Excerpt to read:

* * *

Tangential and Radial components of acceleration and tension

[Eohlas]

Homework Statement

One end of a cord is fixed and a small 0.500 kg object is attached to the other end, where it swings in a section of a vertical circle of radius 2.00 m as shown. (I don't have access to a camera right now, apologies.) When the angle is 20.0 degrees, the speed of the object is 8.00 m/s. At this instant, find (a) the tension in the string, (b) the tangential and radial components of acceleration, and (c) the total acceleration. (d)Is the answer to this question changed if the object is swinging down toward its lowest point instead of swinging up? Explain.

Known data:
mass is 0.500 kg
Radius is 2.00
Angle is 20.0 degrees
Speed of object when it is 20.0 degrees to the right of the vertical is 8.00 m/s

Homework Equations

Radial acceleration = (V²)/radius)
mg = 4.9N
mgsinθ = 1.68 N
mgcosθ = 4.60 N

The Attempt at a Solution

I solved it earlier today, but now that I've taken a second look, I'm starting to think I didn't solve it correctly.

I set up the equations of motion for both the y and x components. (I've set up the coordinate system so the y-axis is along the cord)
ƩFy: T - mgcosθ - ma_r = 0 (originally, I did not include the centripetal force)
ƩFx: -mgsinθ= -ma (the force is acting on the object in the opposite direction)
A) Find tension in the cord
T = mgcosθ + ma_r

A_r is V²/R so, (8.00^2)/2.00 --> 32.0 m/s^2 ( seems excessive to me)
T = mgcosθ + ma_r --> 4.60N + 16.0N = 20.6N

B) Find tangential and radial components of acceleration

Already found A_r in part A. I think tangential acceleration is obtained from -mgsinθ = -ma, which when I cancel out the mass, is -gsinθ= -a which yields -3.35 m/s^2.

* * *

Direction 1:
In the physics homework thread, what tension in the cord did the poster calculate for part A?
Direction 2:
Carry on the physics homework thread, picking up right after its last sentence.

* * *

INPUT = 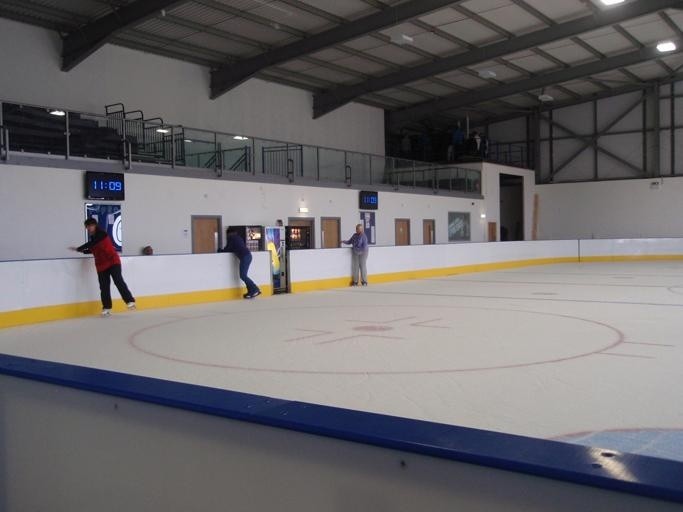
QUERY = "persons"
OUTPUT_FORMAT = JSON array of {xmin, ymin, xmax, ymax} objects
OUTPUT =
[
  {"xmin": 66, "ymin": 217, "xmax": 135, "ymax": 317},
  {"xmin": 142, "ymin": 246, "xmax": 152, "ymax": 255},
  {"xmin": 216, "ymin": 227, "xmax": 262, "ymax": 299},
  {"xmin": 340, "ymin": 223, "xmax": 368, "ymax": 288}
]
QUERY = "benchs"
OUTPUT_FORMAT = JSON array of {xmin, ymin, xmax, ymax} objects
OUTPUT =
[{"xmin": 2, "ymin": 102, "xmax": 138, "ymax": 160}]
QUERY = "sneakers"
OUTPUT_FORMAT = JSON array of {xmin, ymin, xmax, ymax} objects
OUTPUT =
[
  {"xmin": 244, "ymin": 290, "xmax": 260, "ymax": 298},
  {"xmin": 100, "ymin": 300, "xmax": 136, "ymax": 314},
  {"xmin": 350, "ymin": 281, "xmax": 367, "ymax": 287}
]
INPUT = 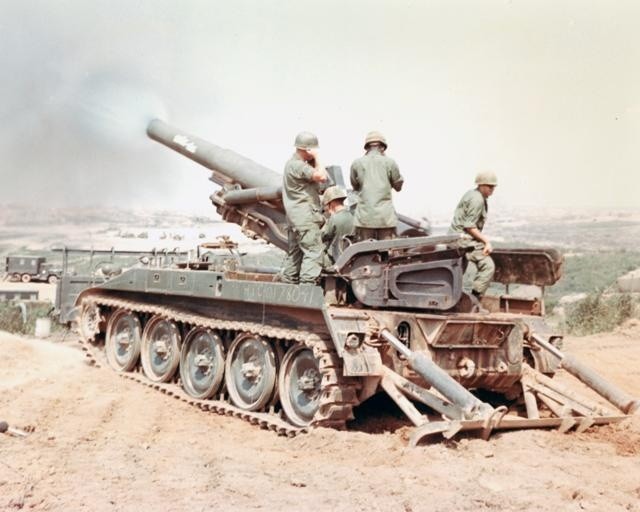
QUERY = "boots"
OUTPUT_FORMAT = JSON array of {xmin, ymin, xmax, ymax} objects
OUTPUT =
[{"xmin": 471, "ymin": 291, "xmax": 488, "ymax": 313}]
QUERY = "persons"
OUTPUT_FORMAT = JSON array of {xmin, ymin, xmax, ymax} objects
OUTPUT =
[
  {"xmin": 319, "ymin": 186, "xmax": 359, "ymax": 274},
  {"xmin": 350, "ymin": 132, "xmax": 404, "ymax": 240},
  {"xmin": 445, "ymin": 170, "xmax": 499, "ymax": 314},
  {"xmin": 273, "ymin": 130, "xmax": 329, "ymax": 286}
]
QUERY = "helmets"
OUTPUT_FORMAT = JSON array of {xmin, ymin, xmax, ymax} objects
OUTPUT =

* * *

Exercise response 1:
20.6 N

Exercise response 2:
C) the total acceleration is √( (A_tangential)² + A_r²) ) which yields 32.2 m/s^2

D) The answers to the previous questions will not change if the object was swinging in the opposite direction, because the magnitudes of the tension, radial acceleration, and tangential acceleration would still be the same. In other words, they are independent of the direction of motion.

Thank you for taking the time to read this.

 

[ehild]

Homework Statement

One end of a cord is fixed and a small 0.500 kg object is attached to the other end, where it swings in a section of a vertical circle of radius 2.00 m as shown. (I don't have access to a camera right now, apologies.) When the angle is 20.0 degrees, the speed of the object is 8.00 m/s. At this instant, find (a) the tension in the string, (b) the tangential and radial components of acceleration, and (c) the total acceleration. (d)Is the answer to this question changed if the object is swinging down toward its lowest point instead of swinging up? Explain.

Known data:
mass is 0.500 kg
Radius is 2.00
Angle is 20.0 degrees
Speed of object when it is 20.0 degrees to the right of the vertical is 8.00 m/s

Homework Equations

Radial acceleration = (V²)/radius)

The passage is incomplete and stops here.